Beyond deploying more pipes or toilets, governments must treat public data systems as core infrastructure. As the World Economic Forum's Digital Public Infrastructure (DPI) initiative argues, data systems can be as vital as roads and power grids when inclusive, interoperable and secure. Data infrastructure can improve how sanitation investments and services are planned, delivered, regulated and financed.
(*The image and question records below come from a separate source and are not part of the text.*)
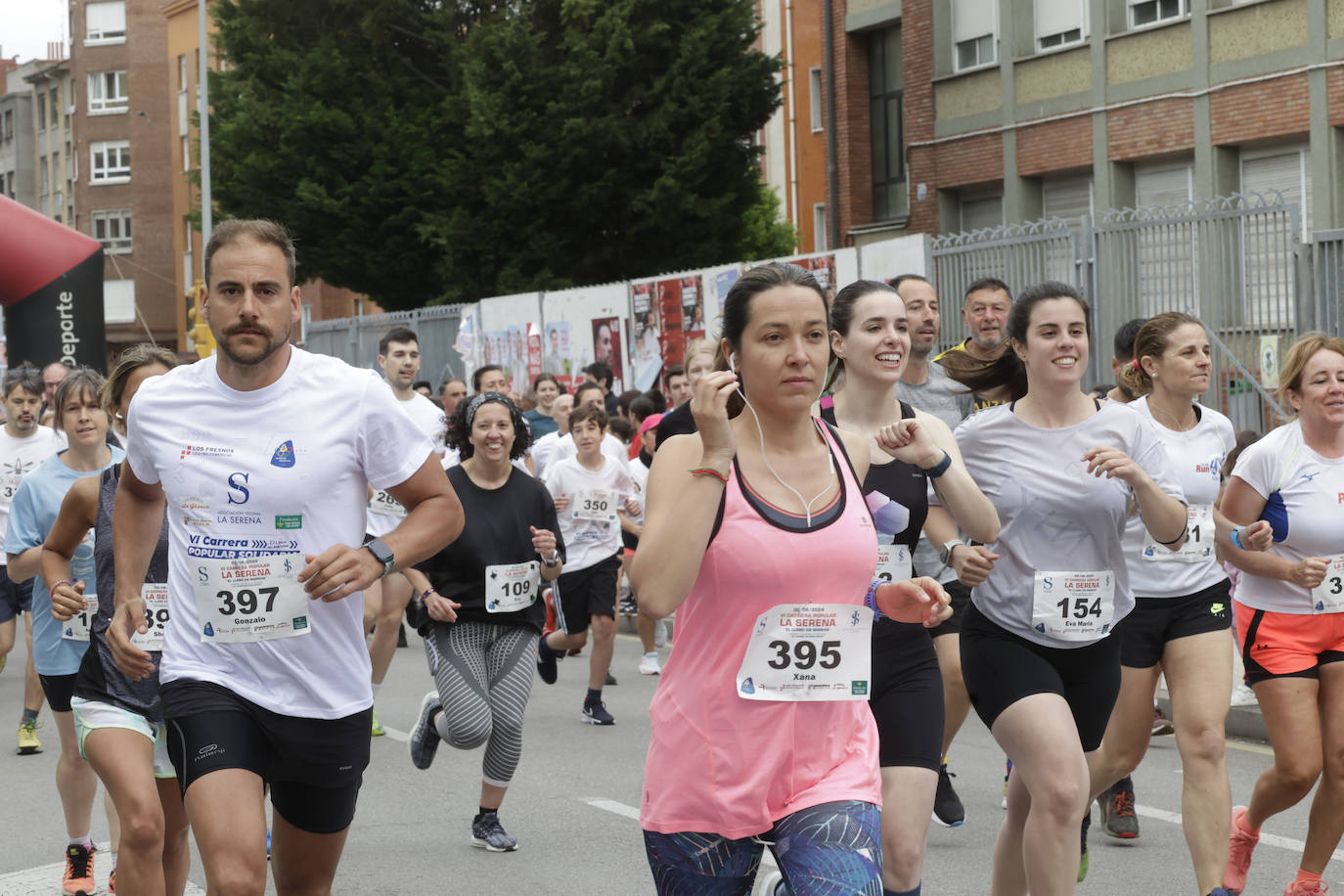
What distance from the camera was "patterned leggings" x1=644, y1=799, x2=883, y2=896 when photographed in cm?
353

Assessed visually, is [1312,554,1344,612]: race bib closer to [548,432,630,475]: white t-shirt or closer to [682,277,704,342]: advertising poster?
[548,432,630,475]: white t-shirt

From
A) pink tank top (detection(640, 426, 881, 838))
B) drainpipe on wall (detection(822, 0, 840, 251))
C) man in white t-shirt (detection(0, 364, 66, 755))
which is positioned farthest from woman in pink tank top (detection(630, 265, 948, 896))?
drainpipe on wall (detection(822, 0, 840, 251))

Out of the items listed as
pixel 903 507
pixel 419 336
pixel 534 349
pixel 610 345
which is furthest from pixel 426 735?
pixel 419 336

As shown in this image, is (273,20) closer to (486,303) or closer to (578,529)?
(486,303)

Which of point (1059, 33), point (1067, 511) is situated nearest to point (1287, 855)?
point (1067, 511)

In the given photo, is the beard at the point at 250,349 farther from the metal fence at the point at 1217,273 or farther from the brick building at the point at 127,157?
the brick building at the point at 127,157

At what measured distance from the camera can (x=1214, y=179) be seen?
21453 millimetres

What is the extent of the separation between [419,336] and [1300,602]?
898 inches

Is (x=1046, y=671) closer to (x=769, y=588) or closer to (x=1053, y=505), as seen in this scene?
(x=1053, y=505)

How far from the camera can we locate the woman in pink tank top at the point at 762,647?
355 cm

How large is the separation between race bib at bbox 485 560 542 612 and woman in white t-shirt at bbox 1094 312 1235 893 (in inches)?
103

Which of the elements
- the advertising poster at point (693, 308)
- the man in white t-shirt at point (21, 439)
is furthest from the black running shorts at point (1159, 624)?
the advertising poster at point (693, 308)

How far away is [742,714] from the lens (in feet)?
11.8

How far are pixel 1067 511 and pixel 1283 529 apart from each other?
45.7 inches
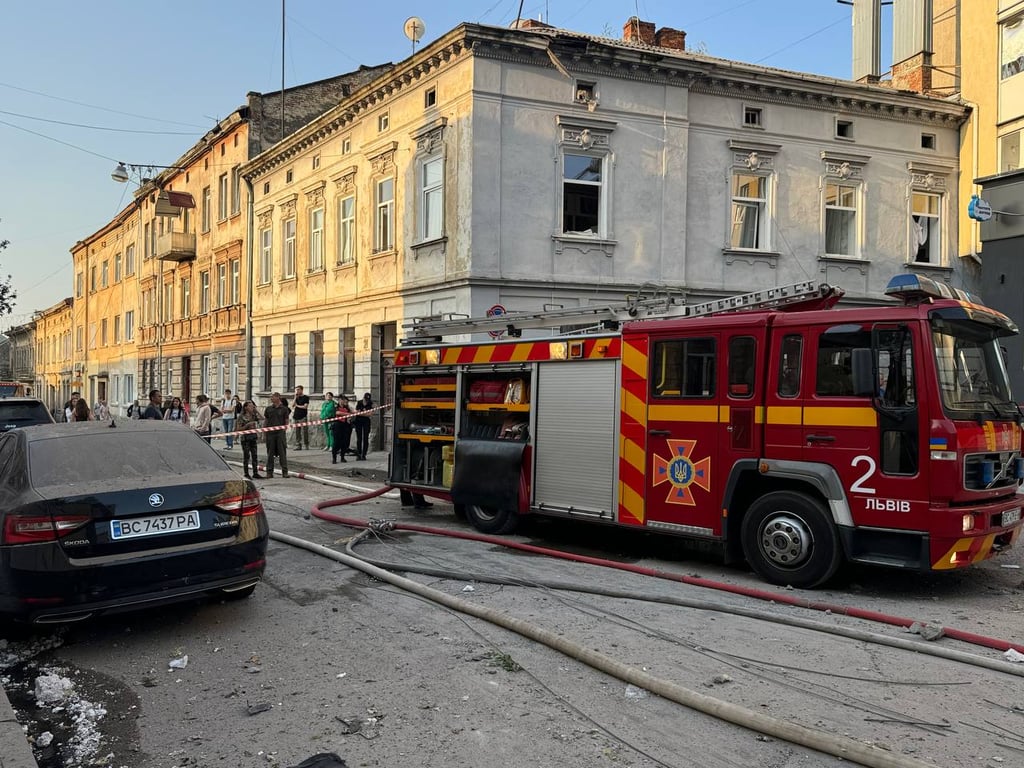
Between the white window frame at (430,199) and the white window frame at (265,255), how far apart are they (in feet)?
34.6

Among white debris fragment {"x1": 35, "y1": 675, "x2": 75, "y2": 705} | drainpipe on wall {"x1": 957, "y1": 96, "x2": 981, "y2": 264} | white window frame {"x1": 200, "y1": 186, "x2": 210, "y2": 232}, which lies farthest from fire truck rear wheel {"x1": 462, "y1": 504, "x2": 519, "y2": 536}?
white window frame {"x1": 200, "y1": 186, "x2": 210, "y2": 232}

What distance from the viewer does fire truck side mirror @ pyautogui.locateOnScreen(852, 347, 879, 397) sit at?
668 cm

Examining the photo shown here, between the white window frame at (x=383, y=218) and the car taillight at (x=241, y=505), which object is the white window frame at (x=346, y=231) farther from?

The invisible backbone of sanitation

Non-sewered sanitation (NSS) – pit latrines, septic tanks and the subsequent handling of the sludge and effluent – is the dominant sanitation for African cities. But these facilities remain the least managed: a 2024 Dev-Afrique assessment in 10 countries found that most utilities and municipalities do not track NSS services. Less than 15% had facility maps; fewer used data for planning or service monitoring.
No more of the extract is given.